# Scheduling Algorithm

In [None]:
import pandas as pd
import os
from utils import COLLEGES, heuristic_function

## Read Data

In [None]:
data = pd.read_csv('data/filtered-data.csv', low_memory=False)

## Define Scheduling Algorithm

The below algorithm is a "priority" scheduling algorithm. The priority is determined by the value of the college as determined by the heuristic function defined in [utils.py](utils.py).

In [None]:
def schedule_by_priority(colleges: list[str]) -> pd.DataFrame:
    by_value = [[college, heuristic_function(college, data)[0]] for college in colleges]
    by_value.sort(key=lambda e: e[1], reverse=True)

    # TODO: Add a second sort based on projected value (CollegeEducationMotion)?

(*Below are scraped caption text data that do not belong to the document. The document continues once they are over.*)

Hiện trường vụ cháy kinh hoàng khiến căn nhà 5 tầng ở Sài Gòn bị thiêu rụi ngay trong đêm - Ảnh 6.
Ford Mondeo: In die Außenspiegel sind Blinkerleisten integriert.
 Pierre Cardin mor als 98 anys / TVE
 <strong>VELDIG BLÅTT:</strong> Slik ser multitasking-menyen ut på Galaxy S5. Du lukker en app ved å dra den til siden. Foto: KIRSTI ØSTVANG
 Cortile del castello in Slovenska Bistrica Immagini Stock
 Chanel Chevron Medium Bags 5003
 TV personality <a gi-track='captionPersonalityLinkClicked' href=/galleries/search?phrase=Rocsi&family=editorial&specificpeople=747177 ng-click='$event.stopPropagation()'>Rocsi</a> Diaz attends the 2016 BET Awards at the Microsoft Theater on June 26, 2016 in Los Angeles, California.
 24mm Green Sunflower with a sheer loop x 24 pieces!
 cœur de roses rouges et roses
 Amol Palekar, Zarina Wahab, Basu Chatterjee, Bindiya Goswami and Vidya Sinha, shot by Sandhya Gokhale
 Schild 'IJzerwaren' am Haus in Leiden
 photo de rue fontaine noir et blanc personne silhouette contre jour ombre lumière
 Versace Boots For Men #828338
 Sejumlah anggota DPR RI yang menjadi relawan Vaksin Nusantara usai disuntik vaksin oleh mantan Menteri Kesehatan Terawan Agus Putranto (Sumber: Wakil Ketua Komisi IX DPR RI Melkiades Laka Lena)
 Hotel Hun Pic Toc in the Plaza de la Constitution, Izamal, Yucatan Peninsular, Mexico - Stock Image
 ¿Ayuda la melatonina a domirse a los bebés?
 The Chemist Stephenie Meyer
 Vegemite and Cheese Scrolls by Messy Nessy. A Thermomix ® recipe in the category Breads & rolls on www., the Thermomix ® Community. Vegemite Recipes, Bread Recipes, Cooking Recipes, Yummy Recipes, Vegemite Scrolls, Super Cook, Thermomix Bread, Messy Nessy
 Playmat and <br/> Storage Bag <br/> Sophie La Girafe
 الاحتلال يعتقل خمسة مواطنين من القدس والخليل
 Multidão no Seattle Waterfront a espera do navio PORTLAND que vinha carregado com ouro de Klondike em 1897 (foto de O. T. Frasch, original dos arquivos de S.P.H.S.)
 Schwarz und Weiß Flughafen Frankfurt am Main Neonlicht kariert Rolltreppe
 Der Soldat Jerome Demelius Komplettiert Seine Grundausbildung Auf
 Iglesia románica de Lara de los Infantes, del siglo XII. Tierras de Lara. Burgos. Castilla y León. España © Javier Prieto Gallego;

    values = [college_data[0] for college_data in by_value]
    return pd.DataFrame(data=values, columns=['College (By Initial Value)'])

Other algorithms we may want to implement in the future:

* An algorithm that's based on the travel distance to visit a college. This would be analogous to a "shortest job first" algorithm.

* Similar to "shortest job first", but tailored to visiting the colleges all at once (without returning home) in the most efficient way possible. Note this would basically be the [travelling salesman problem](https://en.wikipedia.org/wiki/Travelling_salesman_problem).

## Run Scheduling Algorithm

In [None]:
schedule = schedule_by_priority(COLLEGES)
display(schedule)

if not os.path.exists('output'):
    os.mkdir('output')
schedule.to_csv('output/schedule.csv')